*Text provided*

— start —

Phase One Feature Update #8 – Tested Features, Procedures & Caveats
The Phase One camera system is my go-to system to shoot because I believe the XF / IQ4-150 pairing to be the most formidable image making system that exists in commercial photography. The feature set on the camera is amazing and the internal integration with Profoto lighting is well matched. I routinely make use of Feature Update #2-automated Focus Stacking through the XF body for my studio work and use what was the first IQ4 ‘Lab’ offering, Frame Averaging, on every architectural scene I’ve shot since the incredibly valuable introduction of that tool.
I’ve now had the opportunity to work with the beta release candidate for Feature Update #8 for a few days as well as the formal release version, System 8.00.18 for a few days as well, within the midst of all other activities going on here and can report on what I’ve found and experienced so far, listed in order of what I find the most important leaving out the overly obvious ones, like 4k Jpg.
XF Camera Body Performance Improvement
The response of the XF trigger feels substantially better in XF Firmware 5.00.5 (as part of System 8.00.18), especially on the first shot fired. It feels like the camera is kept in a more readied state than it was previously. Not having a laser trigger here to be able to time the micro-second differences, I took more of a ‘man on the street’ approach and shot some moving traffic.
Both cameras had their internal Profoto transceivers enabled and I triggered both cameras at the same time with a single Profoto remote. The results were interesting.

— end —

*What is expected*
For each statement, say yes or no to whether it agrees with the Feature Update #8 text, and quote the words from the text that decide it: (a) The author uses Frame Averaging on every architectural scene shot since that tool was introduced. (b) The author measured the trigger's micro-second differences with a laser trigger. (c) XF Firmware 5.00.5 is part of System 8.00.18. The material that comes next has no connection to the Feature Update #8 text.

*Data provided*
— start —

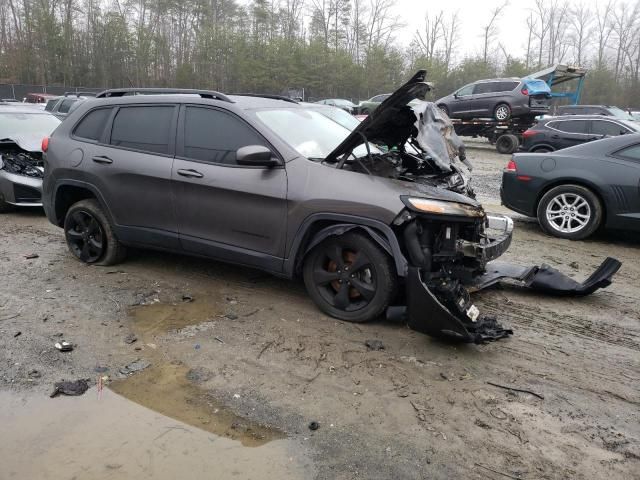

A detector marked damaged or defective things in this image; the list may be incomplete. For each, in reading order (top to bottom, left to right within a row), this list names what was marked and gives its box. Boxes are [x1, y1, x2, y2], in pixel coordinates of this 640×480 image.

damaged white car [0, 105, 61, 212]
damaged gray jeep cherokee [40, 70, 620, 342]
broken headlight [400, 195, 484, 218]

— end —

*Task response*
(a) Yes: "Frame Averaging, on every architectural scene I’ve shot since the incredibly valuable introduction of that tool"
(b) No: "Not having a laser trigger here to be able to time the micro-second differences"
(c) Yes: "XF Firmware 5.00.5 (as part of System 8.00.18)"